It would be horrifying to discover that every conversation I'd had in public had been recorded and indexed. It would be even more horrifying if those conversations were collected by a 3rd party. A 3rd party with a blatant lack of understanding of how to anonymize data? Paralyzing.
This happens constantly though. We talk with our friends and our conversations are swept up and tucked away for days, months, years, even decades. We know it's happening… that's how text based conversations work.
Social Media is a bit different than a conversation in a cafe or online chat room. We're posting for a bigger audience. Sometimes we're posting to anyone who will read our words.

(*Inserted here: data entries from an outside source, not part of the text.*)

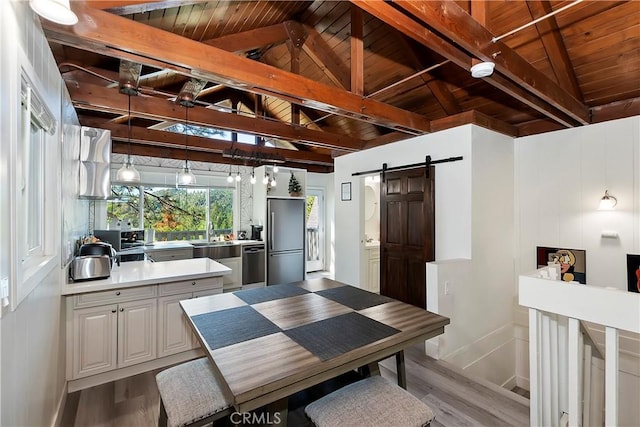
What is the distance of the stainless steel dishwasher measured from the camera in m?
5.52

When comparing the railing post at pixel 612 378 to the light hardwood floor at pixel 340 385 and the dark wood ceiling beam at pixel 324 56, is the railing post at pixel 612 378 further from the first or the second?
the dark wood ceiling beam at pixel 324 56

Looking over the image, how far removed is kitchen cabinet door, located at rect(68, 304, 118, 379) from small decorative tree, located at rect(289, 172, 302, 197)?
3849mm

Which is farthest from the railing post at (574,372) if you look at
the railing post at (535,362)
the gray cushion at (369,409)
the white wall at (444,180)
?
the white wall at (444,180)

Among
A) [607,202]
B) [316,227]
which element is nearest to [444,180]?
[607,202]

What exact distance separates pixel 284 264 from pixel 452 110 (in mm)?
4015

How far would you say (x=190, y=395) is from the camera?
148 centimetres

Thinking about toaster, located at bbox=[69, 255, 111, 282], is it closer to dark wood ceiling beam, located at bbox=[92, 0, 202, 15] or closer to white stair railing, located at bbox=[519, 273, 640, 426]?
dark wood ceiling beam, located at bbox=[92, 0, 202, 15]

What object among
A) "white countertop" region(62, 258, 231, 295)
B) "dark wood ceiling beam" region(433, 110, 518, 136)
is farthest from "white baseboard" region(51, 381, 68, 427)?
"dark wood ceiling beam" region(433, 110, 518, 136)

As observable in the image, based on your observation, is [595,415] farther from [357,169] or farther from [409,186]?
[357,169]

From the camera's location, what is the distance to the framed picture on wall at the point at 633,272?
119 inches

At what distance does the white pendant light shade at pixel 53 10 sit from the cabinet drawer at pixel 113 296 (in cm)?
211

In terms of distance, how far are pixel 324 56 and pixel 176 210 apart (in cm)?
398

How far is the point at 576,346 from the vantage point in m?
1.15

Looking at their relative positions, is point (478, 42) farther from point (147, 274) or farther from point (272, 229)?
point (272, 229)
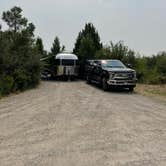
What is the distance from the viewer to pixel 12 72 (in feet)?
75.2

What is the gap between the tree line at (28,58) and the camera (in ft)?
73.0

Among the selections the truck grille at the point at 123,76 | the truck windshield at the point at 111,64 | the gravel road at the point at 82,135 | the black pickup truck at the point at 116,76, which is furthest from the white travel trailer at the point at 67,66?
the gravel road at the point at 82,135

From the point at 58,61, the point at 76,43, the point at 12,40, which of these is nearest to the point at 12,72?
the point at 12,40

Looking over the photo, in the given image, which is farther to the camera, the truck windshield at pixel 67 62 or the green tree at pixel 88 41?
the green tree at pixel 88 41

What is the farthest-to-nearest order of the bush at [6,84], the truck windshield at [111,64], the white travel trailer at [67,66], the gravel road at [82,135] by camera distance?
1. the white travel trailer at [67,66]
2. the truck windshield at [111,64]
3. the bush at [6,84]
4. the gravel road at [82,135]

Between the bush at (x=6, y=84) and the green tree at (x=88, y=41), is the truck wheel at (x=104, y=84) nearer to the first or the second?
the bush at (x=6, y=84)

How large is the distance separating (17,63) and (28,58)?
1.90 m

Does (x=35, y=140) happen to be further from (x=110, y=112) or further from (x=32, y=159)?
Answer: (x=110, y=112)

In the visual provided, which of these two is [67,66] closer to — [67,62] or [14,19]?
[67,62]

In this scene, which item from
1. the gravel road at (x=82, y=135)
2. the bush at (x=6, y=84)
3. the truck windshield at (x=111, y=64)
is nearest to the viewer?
the gravel road at (x=82, y=135)

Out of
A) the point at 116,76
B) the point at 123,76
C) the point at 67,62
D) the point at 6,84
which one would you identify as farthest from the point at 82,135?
the point at 67,62

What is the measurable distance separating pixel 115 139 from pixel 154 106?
7.10m

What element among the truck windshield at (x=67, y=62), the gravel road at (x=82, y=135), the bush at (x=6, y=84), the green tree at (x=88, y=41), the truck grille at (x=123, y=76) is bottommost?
the gravel road at (x=82, y=135)

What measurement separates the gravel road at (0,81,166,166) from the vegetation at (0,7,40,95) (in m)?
6.19
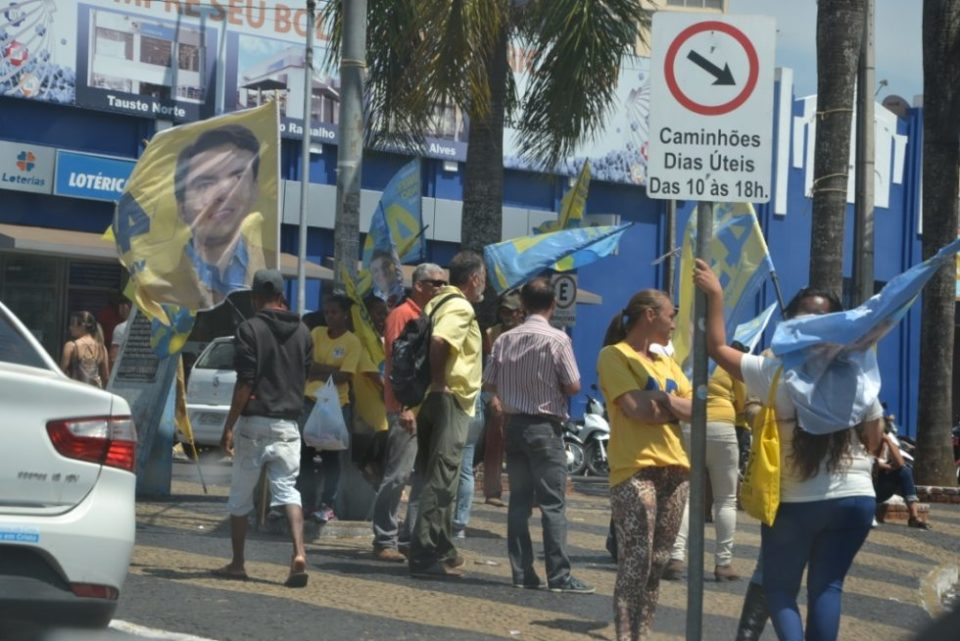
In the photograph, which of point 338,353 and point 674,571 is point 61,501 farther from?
point 338,353

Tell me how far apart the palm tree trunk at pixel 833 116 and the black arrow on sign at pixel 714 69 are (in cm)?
842

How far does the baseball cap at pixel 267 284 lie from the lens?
9.26 m

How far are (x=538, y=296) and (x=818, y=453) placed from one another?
3.41 meters

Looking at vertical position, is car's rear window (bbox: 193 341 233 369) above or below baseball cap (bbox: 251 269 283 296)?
below

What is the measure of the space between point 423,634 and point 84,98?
20253mm

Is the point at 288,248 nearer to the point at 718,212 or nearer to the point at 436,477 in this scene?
the point at 718,212

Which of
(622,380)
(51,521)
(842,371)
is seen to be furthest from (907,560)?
(51,521)

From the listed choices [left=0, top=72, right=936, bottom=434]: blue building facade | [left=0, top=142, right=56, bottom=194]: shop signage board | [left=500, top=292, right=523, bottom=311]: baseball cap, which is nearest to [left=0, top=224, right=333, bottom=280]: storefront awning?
[left=0, top=72, right=936, bottom=434]: blue building facade

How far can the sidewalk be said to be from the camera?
787 centimetres

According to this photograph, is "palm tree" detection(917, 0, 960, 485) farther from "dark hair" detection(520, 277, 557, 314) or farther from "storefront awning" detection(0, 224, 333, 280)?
"storefront awning" detection(0, 224, 333, 280)

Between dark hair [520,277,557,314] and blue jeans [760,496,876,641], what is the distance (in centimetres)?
334

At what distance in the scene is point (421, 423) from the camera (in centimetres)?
950

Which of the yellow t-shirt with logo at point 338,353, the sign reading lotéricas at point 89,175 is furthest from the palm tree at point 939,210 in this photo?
the sign reading lotéricas at point 89,175

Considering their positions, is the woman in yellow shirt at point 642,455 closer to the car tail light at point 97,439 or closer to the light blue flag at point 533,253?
the car tail light at point 97,439
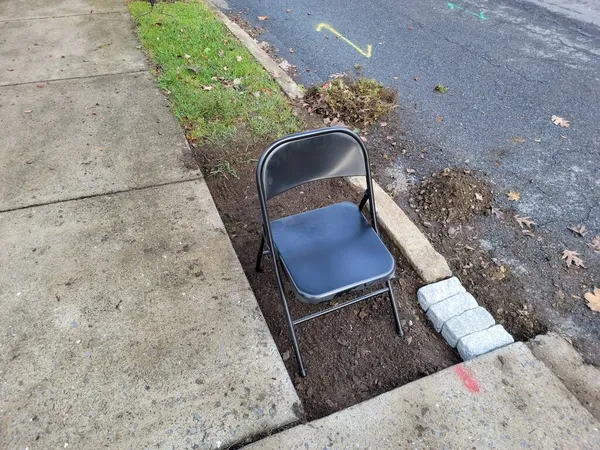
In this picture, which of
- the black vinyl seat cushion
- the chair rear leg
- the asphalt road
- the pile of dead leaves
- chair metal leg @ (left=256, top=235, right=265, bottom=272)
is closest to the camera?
the black vinyl seat cushion

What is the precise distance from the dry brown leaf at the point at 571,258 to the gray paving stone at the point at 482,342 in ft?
2.77

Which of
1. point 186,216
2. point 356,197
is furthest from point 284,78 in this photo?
point 186,216

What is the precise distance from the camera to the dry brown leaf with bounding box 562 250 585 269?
2.67 m

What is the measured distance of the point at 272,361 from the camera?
79.8 inches

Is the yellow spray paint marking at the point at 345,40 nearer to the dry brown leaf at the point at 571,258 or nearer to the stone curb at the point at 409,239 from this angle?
the stone curb at the point at 409,239

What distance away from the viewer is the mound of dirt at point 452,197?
9.73ft

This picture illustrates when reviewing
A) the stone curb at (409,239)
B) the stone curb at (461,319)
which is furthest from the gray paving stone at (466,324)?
the stone curb at (409,239)

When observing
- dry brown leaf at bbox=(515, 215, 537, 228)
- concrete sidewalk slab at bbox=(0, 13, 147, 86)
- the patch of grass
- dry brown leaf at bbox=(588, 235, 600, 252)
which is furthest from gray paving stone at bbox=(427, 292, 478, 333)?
concrete sidewalk slab at bbox=(0, 13, 147, 86)

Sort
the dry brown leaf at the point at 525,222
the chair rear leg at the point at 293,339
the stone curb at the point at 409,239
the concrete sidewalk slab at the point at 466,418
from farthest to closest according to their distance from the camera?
the dry brown leaf at the point at 525,222 → the stone curb at the point at 409,239 → the chair rear leg at the point at 293,339 → the concrete sidewalk slab at the point at 466,418

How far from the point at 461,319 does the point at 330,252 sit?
0.80 m

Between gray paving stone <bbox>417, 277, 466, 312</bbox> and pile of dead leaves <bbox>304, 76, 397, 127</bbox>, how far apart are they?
1.86 metres

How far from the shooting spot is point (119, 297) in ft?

But as anyone who had a Facebook as a teenager (and hasn't deleted it completely yet) knows… we can say some embarassing stuff, and the Internet remembers. Luckily we can delete our angsty, edgy posts. But should we have to do this consciously?
Why does something we said 10 years ago not fade into memory?

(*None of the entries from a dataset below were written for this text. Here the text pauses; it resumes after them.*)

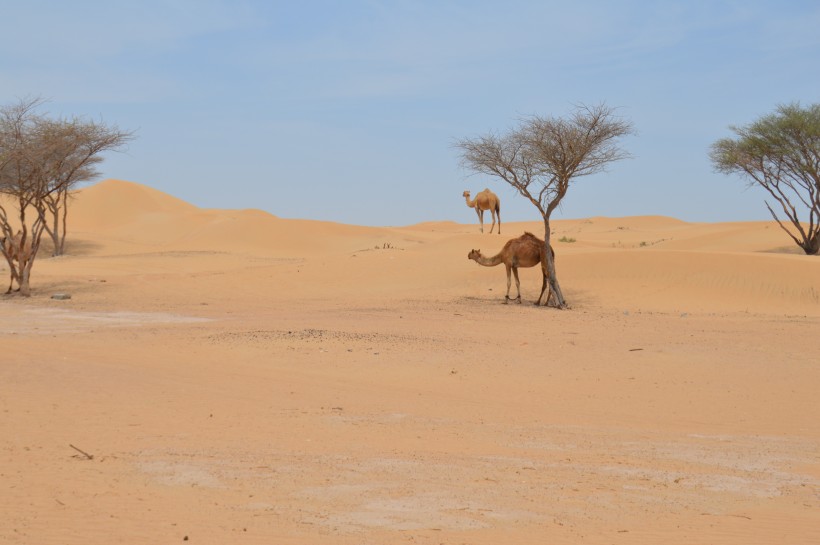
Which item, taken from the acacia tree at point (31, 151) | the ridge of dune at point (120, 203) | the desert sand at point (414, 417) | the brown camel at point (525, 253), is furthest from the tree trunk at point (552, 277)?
the ridge of dune at point (120, 203)

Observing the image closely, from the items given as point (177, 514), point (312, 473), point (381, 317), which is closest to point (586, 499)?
point (312, 473)

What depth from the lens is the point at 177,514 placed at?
6.11 metres

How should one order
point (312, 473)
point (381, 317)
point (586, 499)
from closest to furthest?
point (586, 499)
point (312, 473)
point (381, 317)

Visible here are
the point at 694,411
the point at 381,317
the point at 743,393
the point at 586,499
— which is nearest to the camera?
the point at 586,499

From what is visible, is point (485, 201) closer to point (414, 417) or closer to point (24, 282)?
point (24, 282)

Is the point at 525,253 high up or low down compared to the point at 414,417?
up

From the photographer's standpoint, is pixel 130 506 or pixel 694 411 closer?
pixel 130 506

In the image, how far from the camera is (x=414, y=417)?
998 cm

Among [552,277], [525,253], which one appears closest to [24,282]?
[525,253]

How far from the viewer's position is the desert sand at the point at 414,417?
6.16 m

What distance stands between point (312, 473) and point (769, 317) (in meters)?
16.6

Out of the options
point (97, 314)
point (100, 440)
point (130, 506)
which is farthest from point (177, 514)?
point (97, 314)

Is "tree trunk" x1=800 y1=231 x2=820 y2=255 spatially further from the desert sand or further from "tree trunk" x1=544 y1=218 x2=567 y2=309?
"tree trunk" x1=544 y1=218 x2=567 y2=309

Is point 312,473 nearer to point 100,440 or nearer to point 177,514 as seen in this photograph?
point 177,514
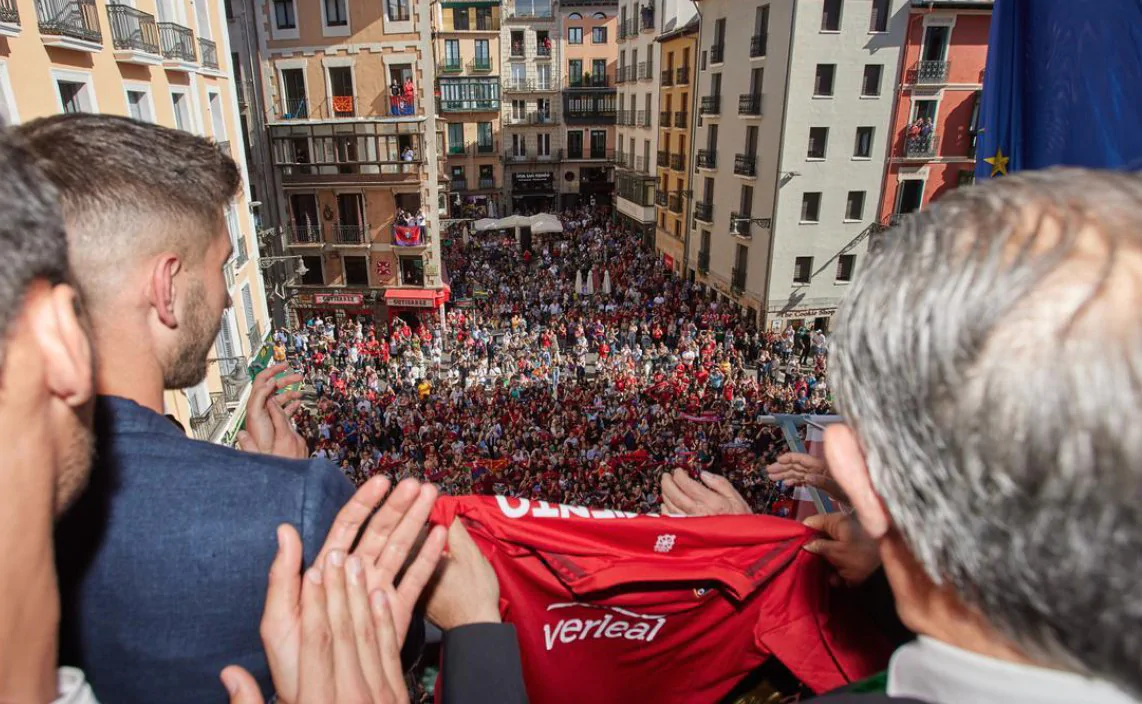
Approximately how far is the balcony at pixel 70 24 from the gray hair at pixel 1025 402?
1350 cm

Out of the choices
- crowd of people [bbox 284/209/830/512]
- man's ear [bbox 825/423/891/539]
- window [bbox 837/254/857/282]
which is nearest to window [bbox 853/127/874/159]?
window [bbox 837/254/857/282]

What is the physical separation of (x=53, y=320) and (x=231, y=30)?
2813cm

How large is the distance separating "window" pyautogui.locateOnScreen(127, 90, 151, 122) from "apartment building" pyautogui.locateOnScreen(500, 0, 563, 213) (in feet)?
126

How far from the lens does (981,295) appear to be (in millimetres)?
941

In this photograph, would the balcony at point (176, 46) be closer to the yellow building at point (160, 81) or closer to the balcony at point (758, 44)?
the yellow building at point (160, 81)

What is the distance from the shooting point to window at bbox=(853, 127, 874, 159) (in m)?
25.4

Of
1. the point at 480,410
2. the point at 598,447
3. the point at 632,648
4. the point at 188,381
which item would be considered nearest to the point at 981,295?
the point at 188,381

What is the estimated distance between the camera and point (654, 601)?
10.5 feet

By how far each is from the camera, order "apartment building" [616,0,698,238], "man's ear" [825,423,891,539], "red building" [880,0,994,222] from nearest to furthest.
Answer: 1. "man's ear" [825,423,891,539]
2. "red building" [880,0,994,222]
3. "apartment building" [616,0,698,238]

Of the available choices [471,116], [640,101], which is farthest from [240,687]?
[471,116]

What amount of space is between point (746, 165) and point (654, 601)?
89.0ft

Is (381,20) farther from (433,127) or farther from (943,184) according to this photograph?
(943,184)

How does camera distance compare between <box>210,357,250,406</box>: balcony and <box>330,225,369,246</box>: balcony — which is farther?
<box>330,225,369,246</box>: balcony

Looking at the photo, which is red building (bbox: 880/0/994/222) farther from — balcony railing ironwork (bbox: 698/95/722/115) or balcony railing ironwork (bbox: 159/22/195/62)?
balcony railing ironwork (bbox: 159/22/195/62)
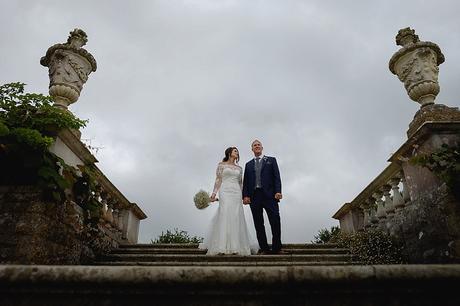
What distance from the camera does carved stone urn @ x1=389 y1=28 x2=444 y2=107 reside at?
4.80m

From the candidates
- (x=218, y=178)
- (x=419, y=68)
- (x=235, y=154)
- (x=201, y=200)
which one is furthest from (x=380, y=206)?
(x=201, y=200)

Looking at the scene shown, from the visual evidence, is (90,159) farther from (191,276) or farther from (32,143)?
(191,276)

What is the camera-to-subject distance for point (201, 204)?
6.70 meters

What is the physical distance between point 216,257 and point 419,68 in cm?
369

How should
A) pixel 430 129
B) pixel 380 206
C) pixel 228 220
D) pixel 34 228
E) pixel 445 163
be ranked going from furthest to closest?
pixel 228 220
pixel 380 206
pixel 430 129
pixel 445 163
pixel 34 228

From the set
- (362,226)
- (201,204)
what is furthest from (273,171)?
(362,226)

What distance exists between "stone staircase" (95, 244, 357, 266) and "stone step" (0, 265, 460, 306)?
95.3 inches

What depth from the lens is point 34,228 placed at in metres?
3.32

Who benefits from these memories? Who is scrolling back even six months in your Timeline?
I can understand, perhaps, the desire for a diary of sorts. I've never been able to keep a regular journal—my parents taught me that anything written down can be read—so social media posts and old chat logs have occassionally been a substitute, a font of nostalgia and sometimes chagrin. But it's possible to save these memories without leaving them up for the world (or even just your Friends List) to see. Archives are tedious to trawl through, but that's something that could change.
Some Mastodon instances have set up ephemeral posting (so that old posts are automatically deleted from the server). There is a service that is used to purge old Toots from Mastodon. Scripts exist to purge old Tweets and old Tumblr posts. Signal (the messaging app) lets you automatically delete old messages. But these things aren't baked into most of our social media. And I'm not sure why we don't think about it more often, especially when our Public conversations are copied, stored, processed, and published without our consent.
Luckily Harvard took down the article that prompted this blog post (hopefully it stays down).
Legal issue or Data Usage Agreement Many entries in the datasets do not fulfill the law about personal data release since they allow identification of personal information
This should never have happened. But it did, and it will certainly happen again, and we should consider how to mitigate the damage of this invasion of privacy. The fact that our privacy is never 100% safe doesn't mean we can't make it safer by limiting what future bad actors can get their grimy hands on.